Les quelques clientes matinales (le masculin n’est pas très friand de l’activité décrassage entre amies) s’activent dans la laverie, allant et venant pour discuter de la nouvelle émission culinaire à la télévision, pour parler de la tenue vestimentaire nouvellement adoptée par la boulangère d’en face. Soudainement, les conversations diverses cèdent la place (pas trop le choix vu le verbe haut) à l’éloquence de Mme Bidule. Il est alors question des prochaines vacances, celles de février, dans le chalet familial où il fait bon vivre, se reposer lorsque la cheminée réchauffe les petits cœurs frileux, refroidis par les factures et autres taxes de fin d’année qu’il a fallu honorer, comme tous les ans à la même époque et blablabla... Parfois les clientes attentives aux qualités oratoires de Mme Bidule tournent les yeux vers moi, comme si je devais les sortir d’un mauvais pas. C’est amusant comme la solidarité bourgeoise a ses limites. Alors ma curiosité me fait tendre une oreille blasée, j’écoute, souris courtoisement tandis qu’en moi monte un rire moqueur. Au fait, où vais-je passer mes prochaines vacances moi ? Je n’ai pas la chance de venir porter mon linge à la laverie automatique du coin (je n’ai même pas de réductions en tant qu’employé) et d’y venir énumérer les mille et une façons de dépenser son argent. Contrairement à mesdames tout le monde, je n’ai pas pour projet d’humilier les petites gens avec mes récits et questionnements à mille euros. Quelle humiliation à chaque fois qu’elles sont plusieurs réunies en même temps avec leurs paniers de linge et leurs sacs en croco véritable ! De toute façon, en ce qui me concerne, l’état des lieux est vite établi : pas d’argent, pas d’amis, pas de chalet, pas de cheminée, rien à réchauffer, pas de vacances.

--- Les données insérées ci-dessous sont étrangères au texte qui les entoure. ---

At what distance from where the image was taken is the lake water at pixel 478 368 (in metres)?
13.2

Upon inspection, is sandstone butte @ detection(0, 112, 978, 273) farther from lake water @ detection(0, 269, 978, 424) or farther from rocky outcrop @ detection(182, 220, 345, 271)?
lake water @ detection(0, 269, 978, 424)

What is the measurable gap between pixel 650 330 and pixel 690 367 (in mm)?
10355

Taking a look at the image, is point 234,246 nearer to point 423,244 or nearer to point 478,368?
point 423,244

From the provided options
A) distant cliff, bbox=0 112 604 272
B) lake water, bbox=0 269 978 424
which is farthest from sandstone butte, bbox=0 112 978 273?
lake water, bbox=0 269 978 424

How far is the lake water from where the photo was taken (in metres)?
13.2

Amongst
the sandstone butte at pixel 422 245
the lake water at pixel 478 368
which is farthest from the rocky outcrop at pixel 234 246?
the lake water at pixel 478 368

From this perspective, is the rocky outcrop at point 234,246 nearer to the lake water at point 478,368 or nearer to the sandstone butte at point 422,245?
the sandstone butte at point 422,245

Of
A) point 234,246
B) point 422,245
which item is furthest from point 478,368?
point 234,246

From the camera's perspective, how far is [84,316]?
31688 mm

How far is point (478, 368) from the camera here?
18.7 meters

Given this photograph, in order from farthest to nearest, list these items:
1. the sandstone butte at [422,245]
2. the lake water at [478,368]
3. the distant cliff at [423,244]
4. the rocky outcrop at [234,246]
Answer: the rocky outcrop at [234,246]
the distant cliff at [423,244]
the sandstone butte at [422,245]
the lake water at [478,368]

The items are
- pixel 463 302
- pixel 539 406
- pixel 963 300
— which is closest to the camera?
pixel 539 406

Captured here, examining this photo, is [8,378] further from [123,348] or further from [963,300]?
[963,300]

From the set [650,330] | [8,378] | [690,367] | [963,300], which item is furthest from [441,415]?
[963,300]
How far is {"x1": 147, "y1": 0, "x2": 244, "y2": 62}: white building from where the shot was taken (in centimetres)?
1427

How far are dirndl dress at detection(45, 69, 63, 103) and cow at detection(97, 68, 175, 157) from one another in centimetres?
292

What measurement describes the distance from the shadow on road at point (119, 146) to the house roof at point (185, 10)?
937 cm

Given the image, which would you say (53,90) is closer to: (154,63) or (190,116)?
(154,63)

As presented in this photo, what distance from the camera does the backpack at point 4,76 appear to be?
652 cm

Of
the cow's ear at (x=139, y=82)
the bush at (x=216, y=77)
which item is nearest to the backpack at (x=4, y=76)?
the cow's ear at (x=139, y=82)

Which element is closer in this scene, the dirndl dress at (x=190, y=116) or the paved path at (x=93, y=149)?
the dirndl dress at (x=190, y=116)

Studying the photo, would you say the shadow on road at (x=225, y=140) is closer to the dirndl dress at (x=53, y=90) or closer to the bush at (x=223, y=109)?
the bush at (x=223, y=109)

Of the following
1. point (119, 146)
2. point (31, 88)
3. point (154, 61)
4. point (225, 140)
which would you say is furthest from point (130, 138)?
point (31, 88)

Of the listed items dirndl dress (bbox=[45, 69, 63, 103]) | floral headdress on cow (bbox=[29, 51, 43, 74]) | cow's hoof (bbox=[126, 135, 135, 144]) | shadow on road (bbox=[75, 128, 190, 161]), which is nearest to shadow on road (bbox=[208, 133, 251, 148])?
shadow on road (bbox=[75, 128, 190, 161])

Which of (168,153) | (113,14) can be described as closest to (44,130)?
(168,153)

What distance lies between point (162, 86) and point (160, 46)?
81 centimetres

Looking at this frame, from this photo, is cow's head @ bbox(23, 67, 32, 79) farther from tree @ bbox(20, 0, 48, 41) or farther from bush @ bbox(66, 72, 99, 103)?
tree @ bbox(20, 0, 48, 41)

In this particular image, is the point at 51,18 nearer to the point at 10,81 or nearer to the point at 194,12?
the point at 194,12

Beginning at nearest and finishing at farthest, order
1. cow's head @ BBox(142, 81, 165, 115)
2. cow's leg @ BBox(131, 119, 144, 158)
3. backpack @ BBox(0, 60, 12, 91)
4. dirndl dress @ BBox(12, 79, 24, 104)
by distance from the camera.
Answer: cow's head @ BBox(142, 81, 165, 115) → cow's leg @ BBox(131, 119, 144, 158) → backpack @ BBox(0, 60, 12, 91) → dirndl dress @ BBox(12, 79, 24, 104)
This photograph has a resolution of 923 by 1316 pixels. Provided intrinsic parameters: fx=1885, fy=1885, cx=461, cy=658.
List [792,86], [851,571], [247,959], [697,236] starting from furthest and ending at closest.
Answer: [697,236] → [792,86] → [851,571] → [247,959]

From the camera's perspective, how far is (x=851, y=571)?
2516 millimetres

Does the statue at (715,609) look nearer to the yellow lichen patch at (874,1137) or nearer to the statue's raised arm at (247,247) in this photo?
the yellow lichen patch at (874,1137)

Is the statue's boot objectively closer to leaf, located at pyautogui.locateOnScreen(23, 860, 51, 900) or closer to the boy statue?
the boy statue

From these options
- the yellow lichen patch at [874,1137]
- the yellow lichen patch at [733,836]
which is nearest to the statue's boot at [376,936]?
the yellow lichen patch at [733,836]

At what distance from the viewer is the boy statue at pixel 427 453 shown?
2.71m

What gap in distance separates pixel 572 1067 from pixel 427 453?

Il est 19h30, heure coutumière pour répondre poliment présent à une invitation. Ce soir, c’est chez ma petite sœur que je mange. « Il faut tirer les rois en famille, ce sera peut-être toi frangin ! » Je n’ai pas voulu offenser ma sœur, elle a une vie traditionnelle, je respecte. J’en ai assez de me faire gaver de frangipane depuis plusieurs jours mais la galette c’est sacré ! Avant d’y arriver, je peine déjà à me rappeler le nom de l’immeuble où habite la frangine. Je n’y viens que pour des occasions dites « importantes » : anniversaires, fêtes de fin ou début d’année... Je crois que ça commence par un C... Nom de fleur il me semble. Les Coquelicots? Les Camélias ? Ah non tiens, c’est là, Les Chrysanthèmes. J’avance sur le trottoir et aperçois quelques pas plus loin un petit chien blanchâtre tenu en laisse par un jeune homme qui n’est autre que Louis, mon beau-frère. Tandis que nous nous rapprochons l’un de l’autre, un sourire convenu aux lèvres, le petit chien de race incertaine choisit un poteau électrique rouillé pour marquer un territoire qui semble déjà être le sien. Puis il s’accroupit. Rebutant, repoussant, l’écœurement me saisit à la gorge, dans les narines et m’entraîne jusqu’aux limites de l’humainement supportable. Mon beauf me fait alors remarquer « Tu dois mourir de faim, l’heure de l’apéro est déjà passée, il était temps que t’arrives, qu’est-ce que t’as foutu ? » Question banalement rhétorique n’attendant pas de réponse véritable. J’emboîte le pas de Louis traînant son toutou et pense à ce que je viens d’entendre. Je suis donc censé « mourir de faim », une petite hyperbole (j’ai lu ça sur Internet) l’air de rien qui en dit pourtant long : je ne peux qu’être affamé comme un ogre puisque je ne suis qu’un pauvre petit employé (qui s’apprête à rejoindre une famille de cadres) ne pouvant remplir son frigo et placards de vivres qu’une semaine sur trois. C’est évident et triste. Heureusement, ma sœur est là pour me rappeler que les liens sacrés de la famille sont irremplaçables et vaincront toujours notre faim et notre soif triviales. Je suis réconforté à l’avance.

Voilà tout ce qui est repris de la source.